Here is the task for the records below: repeat exactly the lines from the one with "kingdom: Animalia" to the one with "common name: domestic cow", both included, and nothing else.
(Beginning of Material supplied)
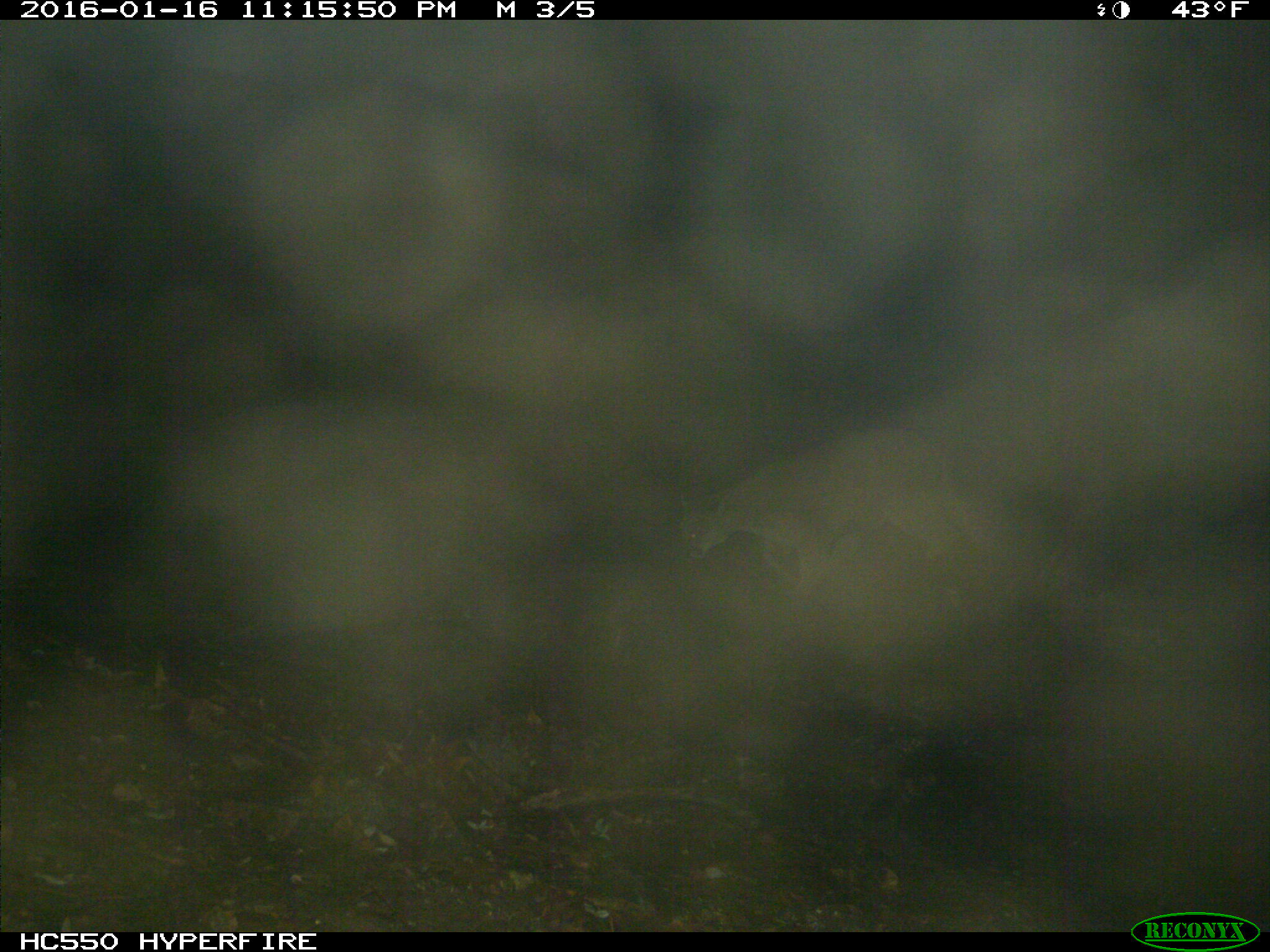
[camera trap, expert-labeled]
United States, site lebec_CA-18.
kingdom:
(End of Material supplied)
(Beginning of Material supplied)
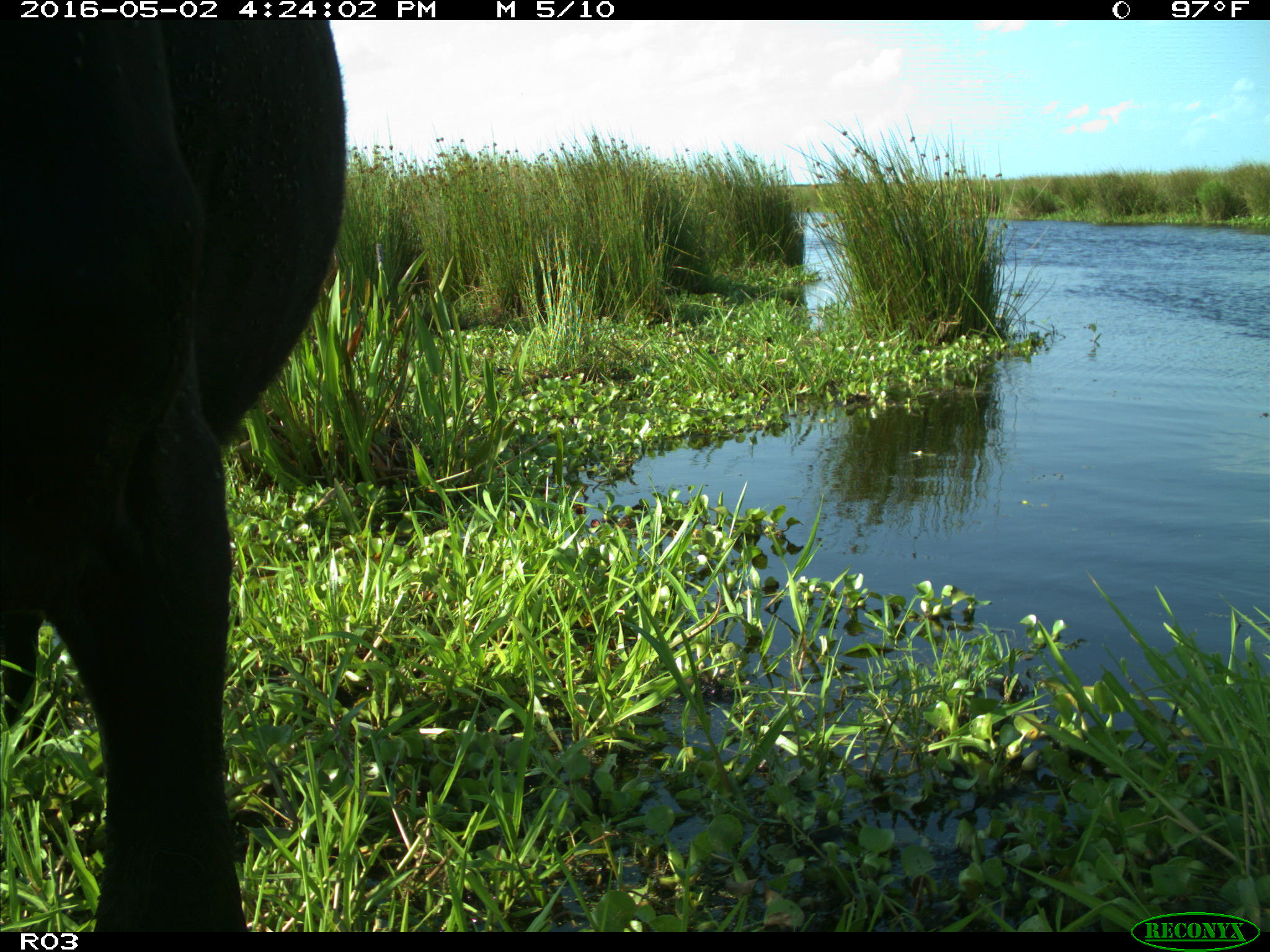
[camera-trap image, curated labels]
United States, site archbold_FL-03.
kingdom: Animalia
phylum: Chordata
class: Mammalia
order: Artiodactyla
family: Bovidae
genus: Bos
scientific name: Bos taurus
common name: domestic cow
(End of Material supplied)
(Beginning of Material supplied)
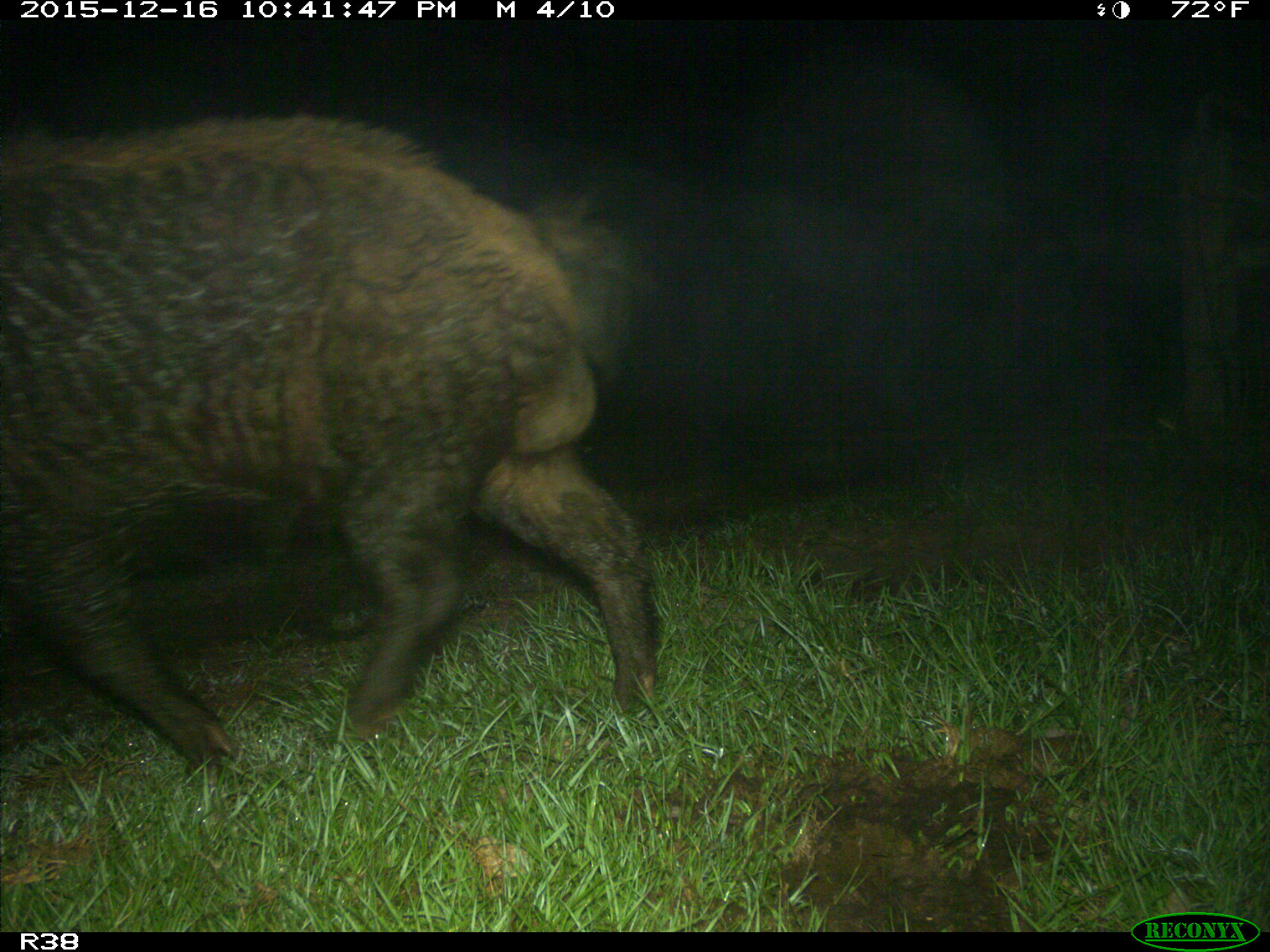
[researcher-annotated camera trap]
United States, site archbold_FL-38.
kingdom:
(End of Material supplied)
◆ Answer area:
kingdom: Animalia
phylum: Chordata
class: Mammalia
order: Artiodactyla
family: Bovidae
genus: Bos
scientific name: Bos taurus
common name: domestic cow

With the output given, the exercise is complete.